We continued along the road to the small parking lot at the trailhead, where I had emerged from the woods the night before. It was easy to see now that I had walked past the trailhead at least once in the process of doubling back to Sand Beach. The short spur to the parking lot is not marked as such on the trail.

My feet stung terribly in borrowed sandals, and I was very sore and stiff. Still we needed only three minutes to reach the rocky cove. We located the same side path I had climbed the night before, and I cautiously crept across the rocks to the slope with its fortunate handholds and footholds. Caught up in re-living the scene, I had yet to process the fact that the kayak was no longer in it.

I heard a shout from along the shore, about 25 yards to the north. I looked up to see Damon pumping his fists in the air. He’d found it. The shore in that direction was so broken and rough that I required a serpentine up-and-down route to reach him. The tide was lower now and revealed plunging cliffs and slimy pits of rockweed. The kayak had fetched up on a broad round boulder, right-side-up and bent over at the cockpit.

My wounded kayak
My kayak, near where Damon found it, the day after I ditched it.

The rear compartment was filled with water from a torn hatch cover, and the other compartments were wet. The cockpit was flooded. The plastic hull was deeply scratched. We ferried gear over a treacherous route of slippery rockweed and steep rocks to a flat area near the path. Damon and I pulled the kayak off the boulder and I pressed out the sickening hull crease by standing on it. Solely by luck we’d arrived just in time to beat the incoming tide. The rockweed would be under water soon.

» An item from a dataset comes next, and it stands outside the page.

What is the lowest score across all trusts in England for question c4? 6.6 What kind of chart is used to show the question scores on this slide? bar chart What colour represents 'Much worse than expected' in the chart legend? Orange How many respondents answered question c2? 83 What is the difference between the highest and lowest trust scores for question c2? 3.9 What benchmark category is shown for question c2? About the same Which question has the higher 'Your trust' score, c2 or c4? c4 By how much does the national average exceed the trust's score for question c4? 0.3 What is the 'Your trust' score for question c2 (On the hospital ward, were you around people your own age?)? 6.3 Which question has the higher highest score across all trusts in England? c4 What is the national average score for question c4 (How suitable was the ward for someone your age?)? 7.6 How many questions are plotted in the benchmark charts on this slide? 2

Finally, we climbed the trail to the parking lot with the kayak and the gear, stowed it on and in the car, and drove off to Damon’s house for dinner.

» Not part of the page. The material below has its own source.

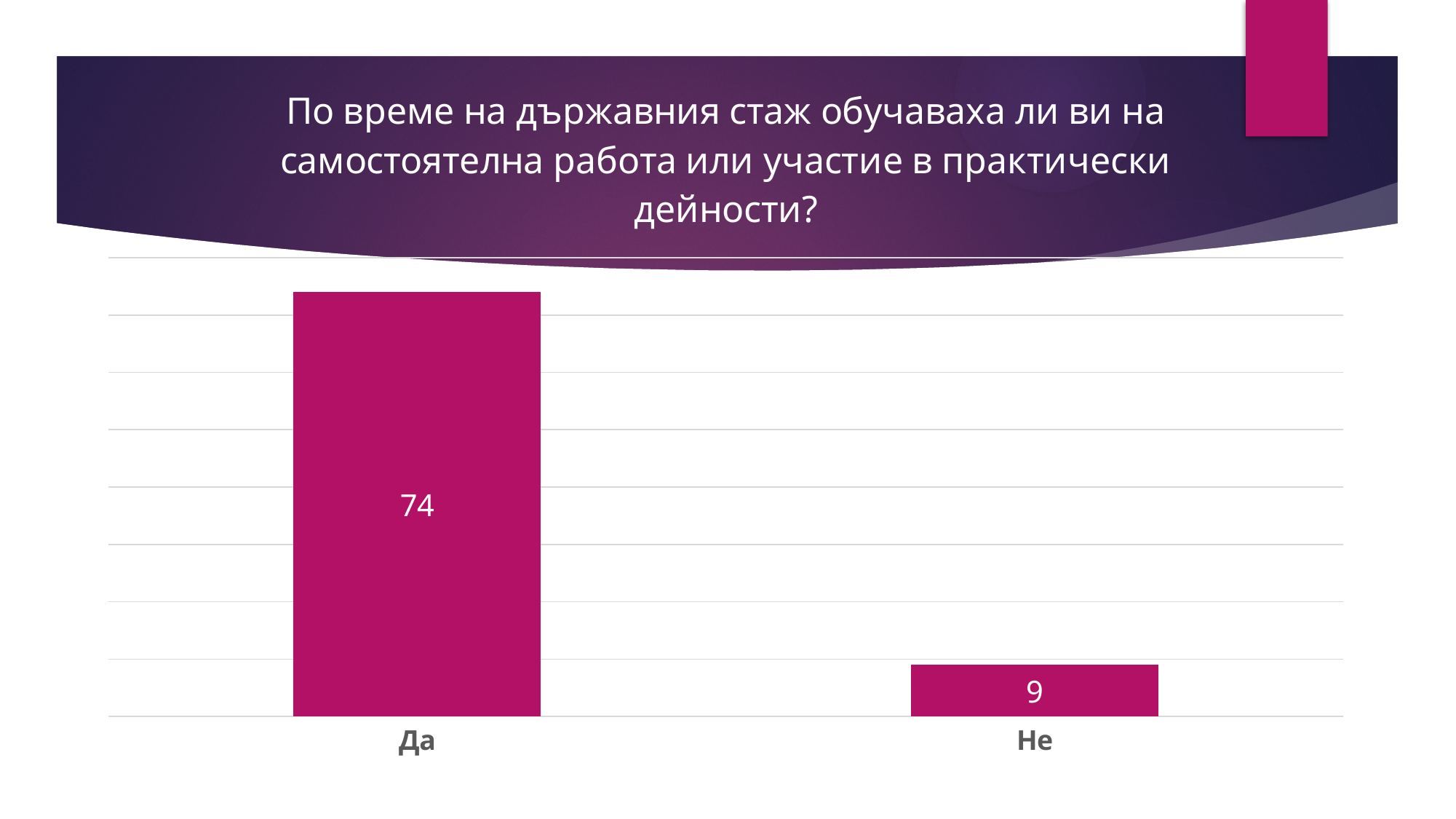
What is the title of the slide? По време на държавния стаж обучаваха ли ви на самостоятелна работа или участие в практически дейности? What kind of chart is shown on the slide? bar chart Which category has the highest value? Да What is the difference between the values for "Да" and "Не"? 65 Which category has the lowest value? Не What is the value for "Да"? 74 What colour are the bars in the chart? magenta What is the value for "Не"? 9 What is the total of the two values shown in the chart? 83 How many categories are shown in the chart? 2 Which is larger, the value for "Да" or the value for "Не"? Да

I wish I had been more prepared for the recovery, because I might have found my cell phone, my flashlight and my diving mask near shore. The local chart, which I had saved at Ship Harbor, was probably swept away as soon as I capsized. My foam sandals, pump and one of the Nalgene quart bottles probably floated out of the cockpit soon after the capsize and are almost certainly lost.

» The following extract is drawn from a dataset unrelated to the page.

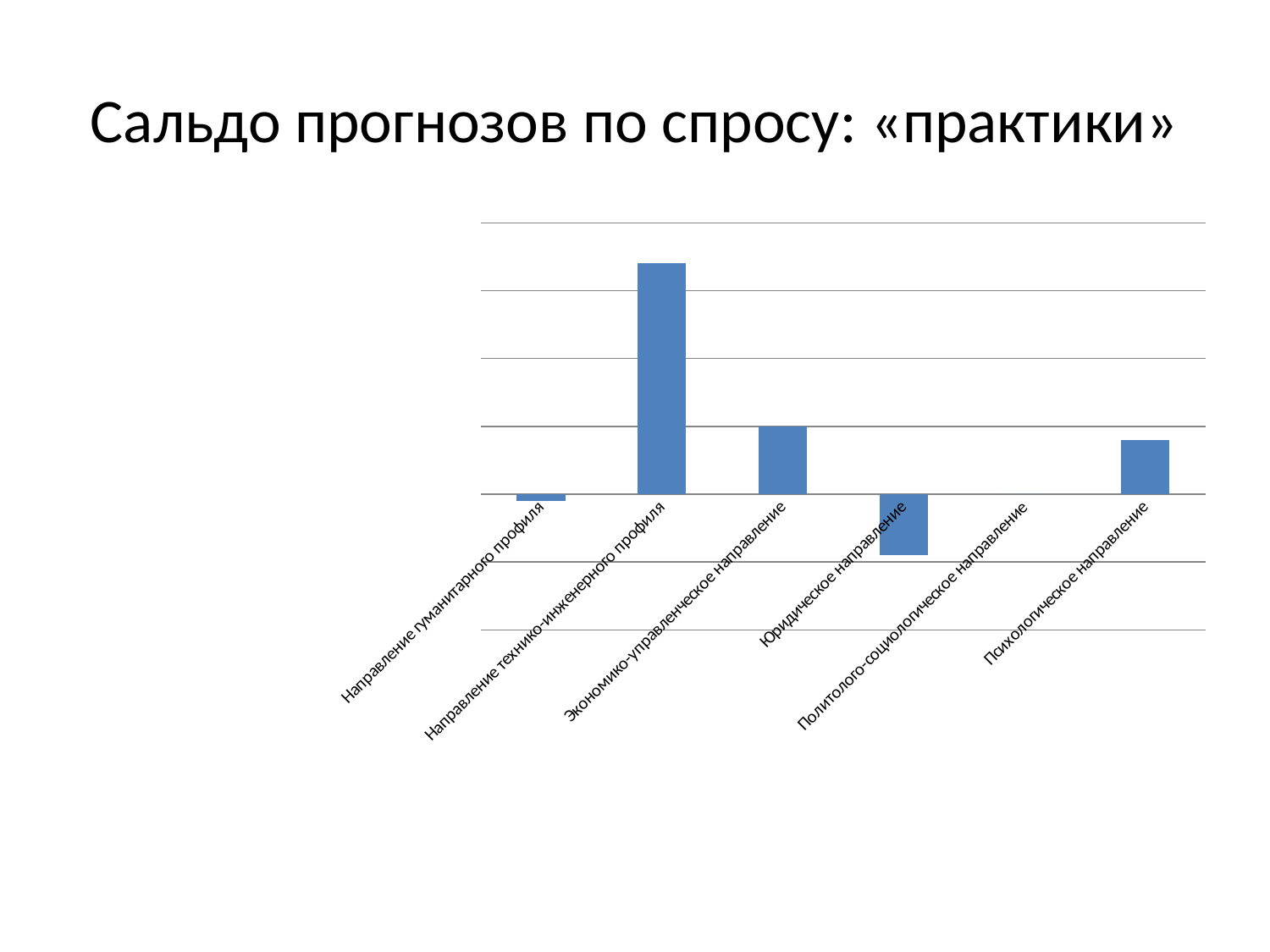
Which is larger: the value for Психологическое направление or for Юридическое направление? Психологическое направление Which is larger: the value for Направление технико-инженерного профиля or for Психологическое направление? Направление технико-инженерного профиля Which category has the lowest value in the chart? Юридическое направление What kind of chart is shown on the slide? bar chart What is the title of the slide with the chart? Сальдо прогнозов по спросу: «практики» How many categories are shown on the x axis of the chart? 6 Which is larger: the value for Направление гуманитарного профиля or for Юридическое направление? Направление гуманитарного профиля Which category has the highest value in the chart? Направление технико-инженерного профиля Which category shows no visible bar (a value at the zero line)? Политолого-социологическое направление How many categories in the chart have a bar below the zero line? 2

Amazingly, I found the other Nalgene bottle floating loose inside the cockpit, its tether broken. But many hundreds of dollars’ worth of gear was lost. One might point out that my life — my irreplaceable life — was saved, and with it a husband and a father and a son. Sure, I see that. But it’s not in dollars that I measure the loss.

For one thing, I didn’t finish the trip. Though technically my final landing point is within the town of Bar Harbor, it’s short of what I imagined, what I wanted.

I wanted to paddle up to the dock, at the bottom of the hill by the village, at the heart of town. I arrived there nearly 20 years ago to craft a future, and left to simply find one. Why there, if not to chase the ghosts of opportunities lost?

Even if I’d finished it, what then? I might have been disappointed, though not likely surprised, that pride shall not have been won in a week’s accomplishment.

For another, I’m haunted by the thought that I should have died, that it would have been better to die than to live only a short time longer and experience the horror of declining into helplessness at middle age. Was this voyage not heroic, nor even amusing, but an indulgence borrowed against regret? Shall it only be repaid with my life?


When I was a boy of about 12 years, I would ride my bike around the neighborhood. One day I rode my bike into the country, past the limit of pavement, by miles of inhuman quiet, farther than ever before, all the way to the end of the road, where stood a gate.

Strangely, the pavement resumed. Beyond the gate it climbed steeply around a corner at the foot of a mountain. A sign warned of “blasting” ahead: on the sound of two whistles, take cover. I was startled. I was fascinated.

I felt, for the first time in my life, the thrill of exploration: a map unfolding in my mind, blank but for that scratch of road scaling the width of the world. Over the years it grew, up to the mountain quarry, into the woods, down to the brooks and cellar holes. It seems so vast now but scarred with routine.

Thrill would not again taste so sweetly of growing up. Only a defiant struggle now can mask the sorrow that taints it, for in grasping the moment it is smothered by a memory too anxious to be made.